The Interior Department’s Bureau of Safety and Environmental Enforcement, which was established in response to the Deepwater Horizon-Macondo oil spill in 2010, announced Thursday that the updated Oil and Gas Production Safety Systems regulations would “reduce unnecessary regulatory burdens while ensuring that operations remain safe and environmentally responsible.”
The changes, which result from executive and secretarial orders in 2017, incorporate industry innovation, science and best practices, Scott Angelle, the bureau’s director, said in a statement. The revisions were published for public comment in December 2017.
The Oil and Gas Production Safety Systems Rule, also known as Subpart H, addresses safety and pollution prevention equipment, undersea safety devices and safety device testing for the production of oil and gas resources on the outer continental shelf. The bureau said it analyzed all 484 provisions in the original 2016 Production Safety Systems Rule and determined that 84 of those provisions were appropriate for revision or deletion. The final rule also adds seven new provisions.

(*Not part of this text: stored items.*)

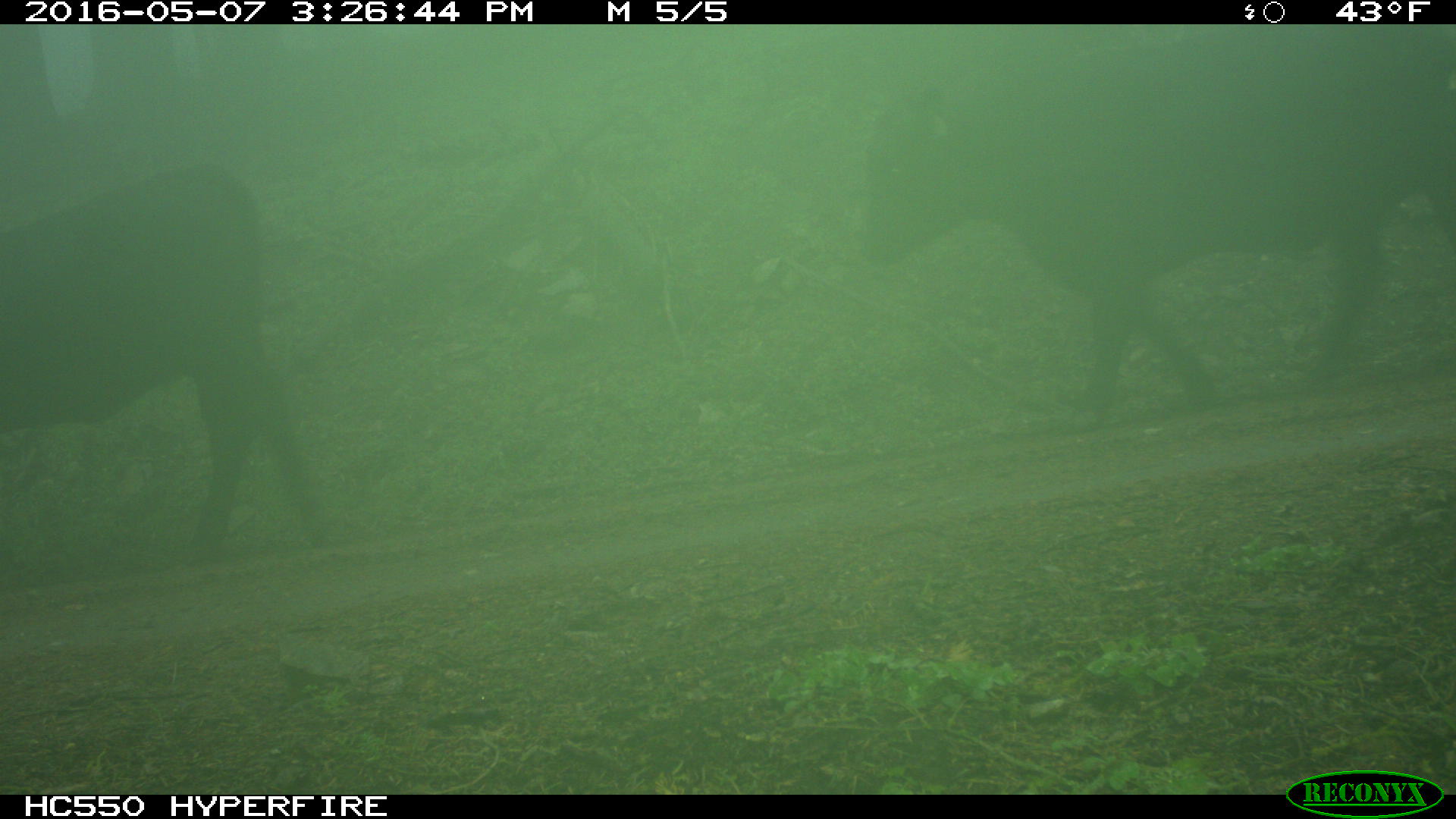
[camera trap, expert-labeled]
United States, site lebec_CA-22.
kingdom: Animalia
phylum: Chordata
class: Mammalia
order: Artiodactyla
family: Bovidae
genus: Bos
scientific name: Bos taurus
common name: domestic cow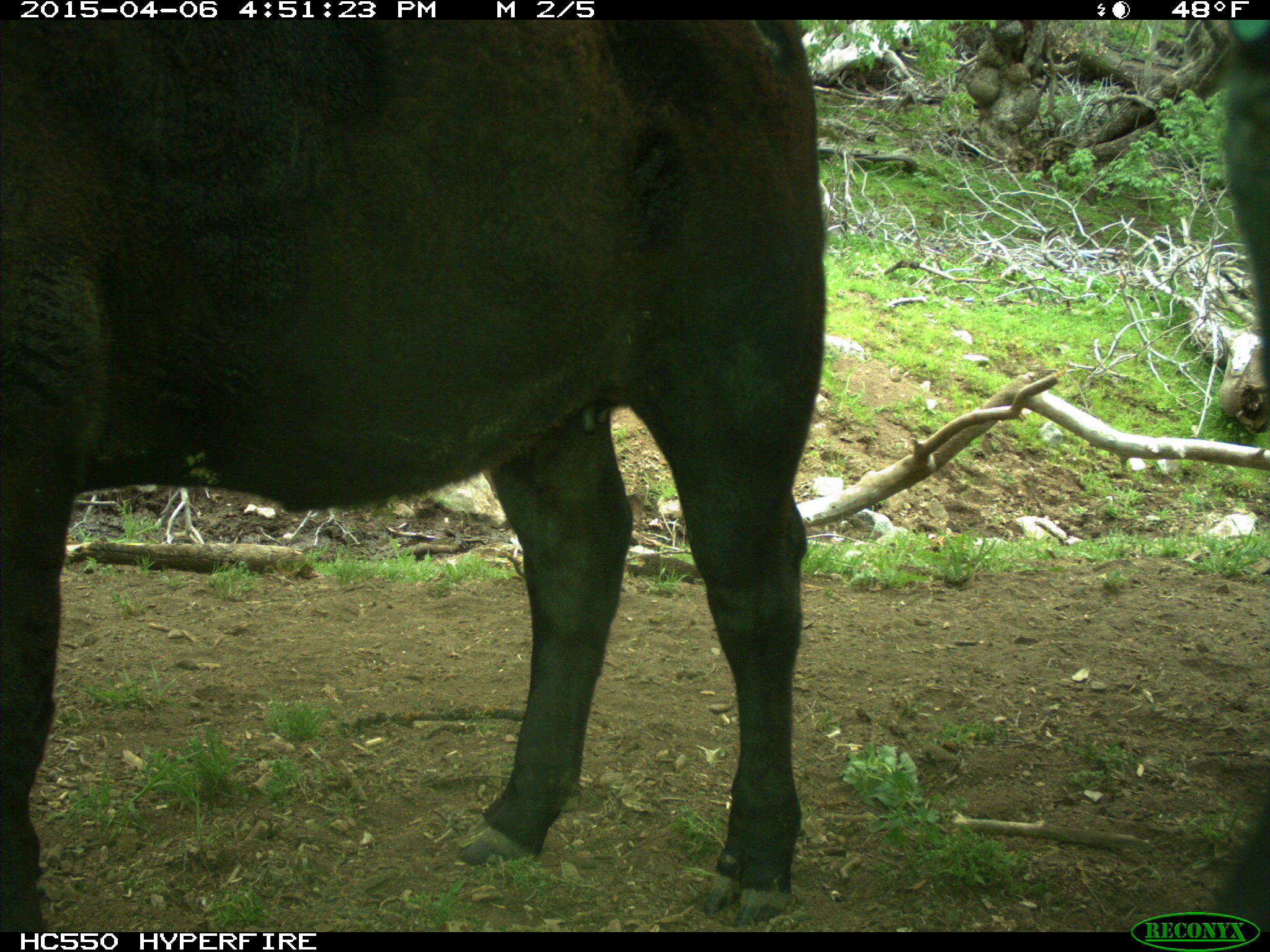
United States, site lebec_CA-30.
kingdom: Animalia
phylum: Chordata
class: Mammalia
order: Artiodactyla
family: Bovidae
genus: Bos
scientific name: Bos taurus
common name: domestic cow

In addition to measures that reduce notifications and clarify when operators must provide documentation, the new rule sets as law a dozen updated industry standards.
The rule is to be published Friday in the Federal Register and become effective 90 days later.
The changes will not alter any parts of other rules enacted since the Deepwater Horizon incident, but the bureau has separately proposed changes to the so-called Blowout Preventer Systems and Well Control Rule.